▶ READING TEXT
□ □ □ □ □
All Products
Search
Document Center

PolarDB:High-dimensional vector retrieval (PASE)

Last Updated:Mar 30, 2026

PASE (PostgreSQL ANN search extension) is a high-performance vector similarity search plug-in for PolarDB for PostgreSQL. It implements two approximate nearest neighbor (ANN) algorithms — IVFFlat and Hierarchical Navigable Small World (HNSW) — so you can query high-dimensional vectors at speed directly from your database.

PASE does not extract or output feature vectors. Retrieve the feature vectors for your target entities first, then use PASE to run similarity searches across large vector datasets.

Prerequisites

Before you begin, ensure that you have:

  • A PolarDB for PostgreSQL cluster

  • A privileged account (required to run the SQL statements in this topic)

  • Basic familiarity with machine learning concepts and vector search

Usage notes

  • Index bloat: Run select pg_relation_size('index_name'); and compare the result with the table size. If the index is larger than the table and queries have slowed down, rebuild the index.

  • Index drift after updates: Frequent data updates can reduce index accuracy. Rebuild the index regularly if you require 100% recall.

  • IVFFlat internal clustering: To create an IVFFlat index with internal centroids, set clustering_type = 1 and insert data into the table before creating the index.

  • Multi-node elastic parallel queries: Only sequential search is supported for high-dimensional vectors in multi-node elastic parallel queries.

Choose an algorithm

PASE supports two ANN algorithms. The right choice depends on your dataset size, latency target, and recall requirements.

IVFFlat

HNSW

Best for

High-precision use cases (e.g., image comparison)

Large datasets with low-latency requirements

Query latency target

Up to 100 ms

Up to 10 ms

Dataset size

Any size

Tens of millions of vectors or more

100% recall

Yes, when the query vector is in the candidate dataset

No; precision plateaus and cannot be increased further by tuning

Build time

Fast

Slower

Storage overhead

Low

Higher (proximity graph neighbors stored)
□ □ □ □ □
▶ MATERIAL
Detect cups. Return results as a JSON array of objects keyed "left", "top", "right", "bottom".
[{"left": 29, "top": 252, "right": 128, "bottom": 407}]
□ □ □ □ □
▶ EXERCISE AIM
Can you give the stretch of the PASE page from "Prerequisites" through "rebuild the index." again, substituting "superuser account" for "privileged account"? The material has no connection to the PASE page.

▶ ANSWER FOR THIS EXERCISE
Prerequisites

Before you begin, ensure that you have:

  • A PolarDB for PostgreSQL cluster

  • A superuser account (required to run the SQL statements in this topic)

  • Basic familiarity with machine learning concepts and vector search

Usage notes

  • Index bloat: Run select pg_relation_size('index_name'); and compare the result with the table size. If the index is larger than the table and queries have slowed down, rebuild the index.